Kini aku ingat segalanya.
Malam berikutnya, mimpi itu datang lagi. Kali ini aku tidak takut. Aku berdiri di altar. Menatap perempuan berjubah hitam yang kini membuka kerudungnya.
Wajahnya adalah aku.
Sosok yang lain. Yang seharusnya mati dua puluh tahun lalu.
“Kenapa kamu datang?” tanyanya.
“Aku hanya ingin tahu semuanya.”ujarku dengan berani.
“Kamu sudah tahu.”
“Aku minta maaf.”
Ia tersenyum. “Bukan maaf yang kamu cari. Tapi pengakuan.”
“Siapa kamu sebenarnya?” tanyaku.
“Aku adalah kamu. Yang dibakar. Yang dilupakan. Yang menunggu kamu kembali agar aku bisa hidup kembali.”
Dan kemudian ia berkata pelan, seperti doa yang diludahkan,"Bukan aku, bukan aku...,"
Keesokan harinya, desa Sebalang berubah.Semua rumah terbuka. Warga berdiri di depan pintu masing-masing, seperti patung. Mata mereka putih. Wajah mereka kosong. Secara bersamaan mereka melangkah.
"Ka-mu, ka-mu..."
Mereka kompak menunjuk.Ketika aku melangkah ke tengah jalan utama, mereka semua berlutut, bersamaan.

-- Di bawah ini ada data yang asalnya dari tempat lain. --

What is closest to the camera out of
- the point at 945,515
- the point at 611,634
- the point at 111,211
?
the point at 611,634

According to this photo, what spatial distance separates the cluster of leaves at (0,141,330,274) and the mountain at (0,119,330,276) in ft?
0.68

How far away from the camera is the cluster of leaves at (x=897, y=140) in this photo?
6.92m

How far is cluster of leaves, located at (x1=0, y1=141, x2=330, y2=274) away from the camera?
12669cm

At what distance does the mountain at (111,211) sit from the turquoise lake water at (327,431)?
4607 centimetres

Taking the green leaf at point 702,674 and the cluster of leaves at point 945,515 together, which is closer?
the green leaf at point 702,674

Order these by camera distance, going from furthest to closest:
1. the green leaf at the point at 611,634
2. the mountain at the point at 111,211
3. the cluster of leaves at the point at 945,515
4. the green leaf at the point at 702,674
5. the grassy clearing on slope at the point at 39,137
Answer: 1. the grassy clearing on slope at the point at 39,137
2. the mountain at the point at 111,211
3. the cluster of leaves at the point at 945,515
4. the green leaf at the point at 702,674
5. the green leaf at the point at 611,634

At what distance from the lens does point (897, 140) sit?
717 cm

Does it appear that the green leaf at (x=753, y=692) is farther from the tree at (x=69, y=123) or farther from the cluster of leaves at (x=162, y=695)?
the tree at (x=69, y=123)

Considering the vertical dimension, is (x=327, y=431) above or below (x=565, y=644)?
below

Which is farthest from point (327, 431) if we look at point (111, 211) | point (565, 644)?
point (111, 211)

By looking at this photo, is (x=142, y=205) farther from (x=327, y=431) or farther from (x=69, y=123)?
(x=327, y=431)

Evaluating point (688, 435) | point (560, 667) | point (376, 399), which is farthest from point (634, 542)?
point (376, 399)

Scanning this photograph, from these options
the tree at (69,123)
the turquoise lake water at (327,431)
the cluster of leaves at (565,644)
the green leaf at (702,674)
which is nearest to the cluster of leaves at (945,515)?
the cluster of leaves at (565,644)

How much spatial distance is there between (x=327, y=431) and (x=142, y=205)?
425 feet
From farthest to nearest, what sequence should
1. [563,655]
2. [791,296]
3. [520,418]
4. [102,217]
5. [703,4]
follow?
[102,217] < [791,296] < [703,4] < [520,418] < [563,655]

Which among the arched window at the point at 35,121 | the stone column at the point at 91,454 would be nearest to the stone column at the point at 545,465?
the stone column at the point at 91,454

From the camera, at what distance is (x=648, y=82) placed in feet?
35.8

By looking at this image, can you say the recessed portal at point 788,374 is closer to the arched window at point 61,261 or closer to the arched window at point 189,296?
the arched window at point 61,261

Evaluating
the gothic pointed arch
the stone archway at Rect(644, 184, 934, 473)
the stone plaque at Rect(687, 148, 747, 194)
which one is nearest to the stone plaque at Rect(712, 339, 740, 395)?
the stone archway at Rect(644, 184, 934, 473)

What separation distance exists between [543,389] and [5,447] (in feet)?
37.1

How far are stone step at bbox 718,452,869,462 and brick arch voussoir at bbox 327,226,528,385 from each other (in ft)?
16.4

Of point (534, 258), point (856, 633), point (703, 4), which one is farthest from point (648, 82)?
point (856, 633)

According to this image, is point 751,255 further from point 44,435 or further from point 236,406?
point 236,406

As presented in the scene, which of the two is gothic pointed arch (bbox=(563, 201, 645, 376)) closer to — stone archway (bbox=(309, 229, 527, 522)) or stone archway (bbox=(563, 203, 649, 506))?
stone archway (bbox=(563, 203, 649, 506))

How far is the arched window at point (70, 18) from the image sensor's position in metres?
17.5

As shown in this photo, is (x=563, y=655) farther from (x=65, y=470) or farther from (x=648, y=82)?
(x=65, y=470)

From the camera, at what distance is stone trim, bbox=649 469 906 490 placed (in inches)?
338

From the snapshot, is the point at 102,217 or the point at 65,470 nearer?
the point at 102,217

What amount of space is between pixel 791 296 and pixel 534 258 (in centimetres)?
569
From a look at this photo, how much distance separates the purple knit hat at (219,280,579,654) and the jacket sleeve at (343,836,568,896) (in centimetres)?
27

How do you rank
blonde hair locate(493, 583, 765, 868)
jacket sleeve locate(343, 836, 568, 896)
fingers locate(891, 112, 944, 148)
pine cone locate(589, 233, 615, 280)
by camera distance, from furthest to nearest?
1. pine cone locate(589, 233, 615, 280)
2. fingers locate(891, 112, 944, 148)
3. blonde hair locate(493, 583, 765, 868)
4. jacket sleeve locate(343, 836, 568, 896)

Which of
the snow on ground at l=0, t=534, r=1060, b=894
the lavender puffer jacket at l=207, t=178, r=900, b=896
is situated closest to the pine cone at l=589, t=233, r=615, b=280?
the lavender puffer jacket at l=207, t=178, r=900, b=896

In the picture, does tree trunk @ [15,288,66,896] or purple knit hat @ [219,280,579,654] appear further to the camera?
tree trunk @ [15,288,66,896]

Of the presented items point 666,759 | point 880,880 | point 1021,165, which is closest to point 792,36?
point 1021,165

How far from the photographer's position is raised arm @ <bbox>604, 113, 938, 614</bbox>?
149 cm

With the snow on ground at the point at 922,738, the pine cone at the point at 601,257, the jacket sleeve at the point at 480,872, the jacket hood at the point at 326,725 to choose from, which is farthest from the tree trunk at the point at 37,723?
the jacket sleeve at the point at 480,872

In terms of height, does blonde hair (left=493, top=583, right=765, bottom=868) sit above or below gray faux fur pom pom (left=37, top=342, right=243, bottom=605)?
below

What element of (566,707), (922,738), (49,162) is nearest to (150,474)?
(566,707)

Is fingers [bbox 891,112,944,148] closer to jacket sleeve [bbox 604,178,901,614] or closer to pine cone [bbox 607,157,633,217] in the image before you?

“PengampunanMu telah datang.”
Aku panik. “Jangan! Aku bukan siapa-siapa!”
Tapi di tanganku, buku itu kini terbuka.
Tertulis, nama terakhir adalah DIRIKU SENDIRI.
Aku mencoba melihat ke cermin tua. Tapi tak ada pantulan. Hanya ruang kosong di balik kaca. Seolah aku bukan lagi manusia.
Aku telah menjadi dia. Perempuan berjubah hitam.
Tiga bulan kemudian, seorang petani di luar kota melapor menemukan desa mati yang tidak pernah mereka ketahui sebelumnya.
Desa Sebalang.
Tak ada satu pun manusia.
Tapi di tengah gereja tua yang entah muncul dari mana, terdapat altar dengan satu benda ada sebuah buku.Dan di halaman terakhir,
“Dosa kalian, Kuampuni.
Tapi dosa yang kalian kuburkan dalam diriku…
Kini bangkit.
________
Note;
Dan kau, ya, kau, yang membaca ini.
Apakah kau pernah menyakiti seseorang, lalu pura-pura lupa?
Apakah kau pernah membenarkan kesalahan, lalu menghapus wajah korbanmu dari ingatan?
Hati-hati.
Jika malam ini kau bermimpi tentang gereja tua,
Jangan jawab suara itu.
Jangan balas bisikannya.
Karena jika kau menjawab,
“Terima kasih...,”
Maka namamu akan tertulis.
Dan dosa yang kau kubur… akan mengetuk dari balik mimpi.